課題一覧:
1. 仮想通貨の文章で、未来を正しく予測できる人がほとんどいないとされている立場をすべて挙げてください。
2. 仮想通貨の文章によると、筆者は何年から仮想通貨を持っていますか。
3. 仮想通貨の文章の続きを、最後の文のあとから書いてください。

本文:
ブームは去ったかのようにも感じる「仮想通貨」ですが、その普及は世界中で着実に進んでおり、今後もさまざまなシーンでの活用が期待されています。本連載では、「仮想通貨に興味はあるけれど、なにからどう手を付ければいいかわからない」というような方向けに、仮想通貨に関連するさまざまな話題をご紹介。仮想通貨を2014年より保有してきた筆者の経験から、なかなか人には聞きにくい仮想通貨の基礎知識や歴史、未来像などもわかりやすくお伝えします。

未来は誰にもわからない

「仮想通貨の未来はどうなりますか? 」という質問を投げかけられることは非常に多いです。しかし、未来のことは誰にもわかりません。

ビットコインを草創期から保有しているほとんどの人は、ビットコインが今のように高騰するとは考えていなかったでしょうし、ビットコインが2017年の最高値に達する前後に購入した人は、2019年現在のように価格が暴落するとは考えなかったでしょう。

「自分はこうなるとわかっていた」と後から言うことはいくらでもできますが、未来を正しく予測できる人は、学者にもエコノミストにも著名な投資家にも予言者にもほとんどいません。

第19回の記事でご紹介したように、仮想通貨に関してポジティブな発言をする著名人は多く存在します。しかし、彼ら彼女らの発言のすべてを鵜呑みにすることはできません。

本当に1BTCの価値が100万ドルになる可能性はなくもないですが、その価値を持続できるかはわかりません。しかし、全世界の人々が資産の1%をビットコインに換えれば、それも実現するのかもしれませんね。考え方によっては、仮想通貨の価値上昇は青天井です。

ビットコインはすでに技術的には陳腐な存在

第20回の記事でご紹介したように、ビットコインの処理速度の遅さは以前から指摘されています。設定条件によって速度は変動しますが、1件の送金が完了するのに数日間かかることもありました。それでは銀行を介する海外送金と変わりませんし、全く便利ではないですよね。「処理が速くて手数料の安い送金手段」が、「処理が遅くて手数料の高い送金手段」になってしまっては、誰も利用しないでしょう。

ビットコインの問題点を解決するために、新しい仮想通貨(アルトコイン)がたくさん生まれました。世界初の仮想通貨であり、サトシ・ナカモト論文を具現化したビットコインは画期的な存在ではありますが、技術的に見ればビットコインはすでに陳腐な存在になっています。つまり、ビットコインよりも送金や決済に優れているであろう仮想通貨はすでに多く生まれています。

しかし、ビットコインが世界初の仮想通貨であることと、圧倒的な知名度の高さを持っており仮想通貨の世界で基軸通貨となっていること、決済インフラがある程度整っていることなどから、ビットコインの時価総額は仮想通貨の第1位を常にキープしています。

記録一覧:

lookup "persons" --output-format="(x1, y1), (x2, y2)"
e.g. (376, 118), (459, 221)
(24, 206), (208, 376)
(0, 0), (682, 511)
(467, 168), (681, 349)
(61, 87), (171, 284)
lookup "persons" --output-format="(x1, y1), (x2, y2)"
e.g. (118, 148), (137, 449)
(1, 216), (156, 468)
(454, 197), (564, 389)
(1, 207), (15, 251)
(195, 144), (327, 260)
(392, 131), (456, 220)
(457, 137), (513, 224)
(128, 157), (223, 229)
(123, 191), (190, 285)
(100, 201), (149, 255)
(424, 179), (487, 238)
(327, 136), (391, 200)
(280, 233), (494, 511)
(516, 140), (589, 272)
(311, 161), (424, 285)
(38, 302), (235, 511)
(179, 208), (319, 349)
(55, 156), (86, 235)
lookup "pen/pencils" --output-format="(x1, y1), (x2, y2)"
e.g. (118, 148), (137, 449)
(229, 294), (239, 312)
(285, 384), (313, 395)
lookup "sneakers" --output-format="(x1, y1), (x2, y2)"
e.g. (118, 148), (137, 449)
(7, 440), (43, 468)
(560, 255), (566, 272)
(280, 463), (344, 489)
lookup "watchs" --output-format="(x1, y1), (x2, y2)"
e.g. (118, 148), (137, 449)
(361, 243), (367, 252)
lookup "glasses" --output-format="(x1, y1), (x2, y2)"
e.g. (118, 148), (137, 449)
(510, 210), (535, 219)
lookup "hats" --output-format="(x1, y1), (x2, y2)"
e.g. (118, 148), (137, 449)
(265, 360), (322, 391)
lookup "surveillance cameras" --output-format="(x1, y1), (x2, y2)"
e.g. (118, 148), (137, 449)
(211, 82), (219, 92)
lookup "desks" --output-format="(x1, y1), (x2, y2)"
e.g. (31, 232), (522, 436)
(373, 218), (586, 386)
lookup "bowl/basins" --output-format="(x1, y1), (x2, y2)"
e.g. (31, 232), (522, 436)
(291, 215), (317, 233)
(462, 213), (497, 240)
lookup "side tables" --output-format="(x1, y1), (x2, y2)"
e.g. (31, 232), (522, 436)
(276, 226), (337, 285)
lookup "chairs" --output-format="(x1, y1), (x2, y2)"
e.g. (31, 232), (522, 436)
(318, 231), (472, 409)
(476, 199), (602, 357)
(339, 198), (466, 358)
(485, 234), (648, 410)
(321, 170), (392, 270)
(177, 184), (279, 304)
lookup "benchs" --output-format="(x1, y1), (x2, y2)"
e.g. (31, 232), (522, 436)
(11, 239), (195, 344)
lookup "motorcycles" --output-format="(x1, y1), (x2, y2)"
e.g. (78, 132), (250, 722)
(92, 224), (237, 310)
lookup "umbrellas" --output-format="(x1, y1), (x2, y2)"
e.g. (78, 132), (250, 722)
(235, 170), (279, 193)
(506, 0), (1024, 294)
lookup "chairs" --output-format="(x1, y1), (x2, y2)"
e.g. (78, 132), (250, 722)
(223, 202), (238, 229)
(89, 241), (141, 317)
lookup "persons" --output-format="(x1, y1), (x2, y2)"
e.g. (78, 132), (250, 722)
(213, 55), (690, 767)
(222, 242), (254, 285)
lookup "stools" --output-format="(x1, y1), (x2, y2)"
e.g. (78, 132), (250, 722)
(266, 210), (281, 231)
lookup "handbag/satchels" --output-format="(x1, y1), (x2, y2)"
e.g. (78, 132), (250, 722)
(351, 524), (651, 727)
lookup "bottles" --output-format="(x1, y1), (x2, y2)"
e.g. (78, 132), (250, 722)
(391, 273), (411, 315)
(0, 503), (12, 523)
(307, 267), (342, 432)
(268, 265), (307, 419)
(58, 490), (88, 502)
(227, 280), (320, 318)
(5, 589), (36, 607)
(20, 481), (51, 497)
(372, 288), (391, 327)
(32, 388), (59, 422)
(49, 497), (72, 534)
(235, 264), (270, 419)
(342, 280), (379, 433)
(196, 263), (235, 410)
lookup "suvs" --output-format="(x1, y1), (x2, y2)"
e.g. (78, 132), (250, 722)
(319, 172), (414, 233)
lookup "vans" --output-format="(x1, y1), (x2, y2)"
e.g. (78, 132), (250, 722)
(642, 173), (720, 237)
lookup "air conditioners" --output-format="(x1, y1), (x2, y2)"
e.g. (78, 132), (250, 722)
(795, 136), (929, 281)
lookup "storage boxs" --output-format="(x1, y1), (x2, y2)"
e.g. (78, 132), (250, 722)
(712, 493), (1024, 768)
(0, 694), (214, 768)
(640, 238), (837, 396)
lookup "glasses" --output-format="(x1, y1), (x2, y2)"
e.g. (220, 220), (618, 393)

解答:
1. 学者、エコノミスト、著名な投資家、予言者

2. 2014年からです。

3.
未来は誰にもわからないが自分事にすれば未来はつくれる

ビットコインの価値を上げたのは、ビットコインを保有しているホルダーたちです。ビットコイナー、ビットコインラバーとも呼ばれていますが、取引所をつくったり、ATMをつくったり、決済システムをつくったりしてきたのはホルダーたちでした。個人や法人など、ホルダーたちの立場はさまざまですが、それぞれの啓蒙活動が今の価値上昇につながっていると思います。

新しい仮想通貨のコミュニティでは、「まだ価値が上がらないのか! 」「どうなっているんだ! 」とプンプン・イライラを吐き出している方をときどき見かけます。そんなことをしている暇があるなら、その仮想通貨について啓蒙すれば良いだけのことです。

啓蒙活動にもさまざまな方法があり、仮想通貨の基本知識に関する勉強会をしても良いかもしれませんし、仮想通貨に関するブログを書いてみても良いかもしれません。より深く知るために、仮想通貨関連会社に転職してみるという手もありますね。仮想通貨について詳しい人が増えれば、また新しい発想が生まれ、仮想通貨の活用の場が増えるかもしれないわけですから。

次回は、「ブロックチェーンエンジニア」についてご紹介します。

執筆者プロフィール : 中島 宏明(なかじま ひろあき)

1986年、埼玉県生まれ。2012年より、大手人材会社のアウトソーシングプロジェクトに参加。プロジェクトが軌道に乗ったことから2014年に独立し、その後は主にフリーランスとして活動中。2014年、一時インドネシア・バリ島へ移住し、その前後から仮想通貨投資、不動産投資、事業投資を始める。
現在は、SAKURA United Solutions Group(ベンチャー企業や中小企業の支援家・士業集団)、しごとのプロ出版株式会社で経営戦略チームの一員を務めるほか、バリ島ではアパート開発と運営を行っている。
オフィシャルブログも運営中。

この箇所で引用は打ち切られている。